WORK TO BE COMPLETED:
Rewrite the listing from its start through the line containing "3336 millimetres", keeping every line, and increase each distance given in the answers by 13.

─── MATERIAL PROVIDED ───

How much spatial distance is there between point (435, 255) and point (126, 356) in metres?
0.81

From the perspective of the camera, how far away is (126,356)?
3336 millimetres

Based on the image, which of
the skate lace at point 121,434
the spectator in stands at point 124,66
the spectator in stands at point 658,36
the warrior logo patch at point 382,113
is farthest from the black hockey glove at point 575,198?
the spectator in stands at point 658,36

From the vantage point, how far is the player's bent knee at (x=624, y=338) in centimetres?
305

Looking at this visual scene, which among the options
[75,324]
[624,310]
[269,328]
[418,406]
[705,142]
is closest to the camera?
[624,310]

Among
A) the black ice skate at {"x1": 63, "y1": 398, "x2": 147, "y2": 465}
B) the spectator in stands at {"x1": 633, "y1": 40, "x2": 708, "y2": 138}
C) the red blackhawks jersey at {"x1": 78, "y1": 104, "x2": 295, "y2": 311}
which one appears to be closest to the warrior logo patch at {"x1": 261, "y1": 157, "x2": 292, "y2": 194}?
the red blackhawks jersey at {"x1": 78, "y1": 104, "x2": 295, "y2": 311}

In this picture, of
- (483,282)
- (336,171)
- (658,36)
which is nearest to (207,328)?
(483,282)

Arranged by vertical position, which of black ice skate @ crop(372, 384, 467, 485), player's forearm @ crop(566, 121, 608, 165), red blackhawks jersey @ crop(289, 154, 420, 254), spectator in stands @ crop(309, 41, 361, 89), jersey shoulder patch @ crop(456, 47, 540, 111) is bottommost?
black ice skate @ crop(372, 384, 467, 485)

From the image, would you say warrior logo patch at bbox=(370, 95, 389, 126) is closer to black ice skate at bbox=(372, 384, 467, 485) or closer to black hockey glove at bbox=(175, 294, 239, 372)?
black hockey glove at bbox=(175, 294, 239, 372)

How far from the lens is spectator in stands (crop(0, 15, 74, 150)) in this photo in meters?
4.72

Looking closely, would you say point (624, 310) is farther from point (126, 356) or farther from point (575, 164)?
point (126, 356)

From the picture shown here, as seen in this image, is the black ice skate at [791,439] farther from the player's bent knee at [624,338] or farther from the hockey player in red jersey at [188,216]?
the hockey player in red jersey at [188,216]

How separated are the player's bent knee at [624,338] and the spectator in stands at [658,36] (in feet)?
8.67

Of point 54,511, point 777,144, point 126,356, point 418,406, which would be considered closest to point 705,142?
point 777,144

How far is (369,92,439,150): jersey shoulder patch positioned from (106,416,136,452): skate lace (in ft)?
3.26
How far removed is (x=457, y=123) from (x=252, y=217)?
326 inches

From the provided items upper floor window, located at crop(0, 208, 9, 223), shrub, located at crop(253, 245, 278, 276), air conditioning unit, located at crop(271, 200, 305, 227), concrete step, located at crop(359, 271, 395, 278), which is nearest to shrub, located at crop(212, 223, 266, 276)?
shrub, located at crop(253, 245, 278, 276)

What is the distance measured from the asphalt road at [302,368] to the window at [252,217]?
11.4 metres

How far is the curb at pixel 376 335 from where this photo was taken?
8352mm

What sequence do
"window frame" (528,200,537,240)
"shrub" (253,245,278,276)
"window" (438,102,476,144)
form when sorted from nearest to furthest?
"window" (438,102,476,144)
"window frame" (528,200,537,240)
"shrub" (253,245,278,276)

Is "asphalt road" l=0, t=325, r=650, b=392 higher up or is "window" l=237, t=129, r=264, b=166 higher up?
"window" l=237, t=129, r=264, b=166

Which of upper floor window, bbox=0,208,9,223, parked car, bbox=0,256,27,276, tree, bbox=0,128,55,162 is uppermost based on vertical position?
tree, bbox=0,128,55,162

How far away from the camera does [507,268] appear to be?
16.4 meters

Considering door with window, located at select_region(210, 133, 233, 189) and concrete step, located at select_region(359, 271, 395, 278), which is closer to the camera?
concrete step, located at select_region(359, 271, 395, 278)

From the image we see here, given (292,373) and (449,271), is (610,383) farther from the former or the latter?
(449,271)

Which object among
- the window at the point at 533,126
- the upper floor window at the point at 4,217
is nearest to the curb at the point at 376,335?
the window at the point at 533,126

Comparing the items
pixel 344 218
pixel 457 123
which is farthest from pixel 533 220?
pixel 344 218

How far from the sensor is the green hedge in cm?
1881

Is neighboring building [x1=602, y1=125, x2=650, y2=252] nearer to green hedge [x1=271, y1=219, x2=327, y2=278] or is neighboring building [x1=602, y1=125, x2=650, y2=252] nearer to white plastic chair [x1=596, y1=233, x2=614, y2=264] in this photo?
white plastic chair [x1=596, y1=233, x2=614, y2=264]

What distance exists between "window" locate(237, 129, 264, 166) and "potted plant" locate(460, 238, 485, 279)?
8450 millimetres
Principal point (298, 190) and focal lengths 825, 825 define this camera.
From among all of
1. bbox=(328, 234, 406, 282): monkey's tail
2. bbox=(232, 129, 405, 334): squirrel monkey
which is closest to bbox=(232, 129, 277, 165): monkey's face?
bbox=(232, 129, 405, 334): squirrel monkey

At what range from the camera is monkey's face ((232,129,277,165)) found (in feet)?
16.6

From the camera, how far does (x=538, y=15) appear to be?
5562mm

───

EXERCISE RESULT:
How much spatial distance is there between point (435, 255) and point (126, 356) in metres?
13.81

From the perspective of the camera, how far away is (126,356)?
3349 millimetres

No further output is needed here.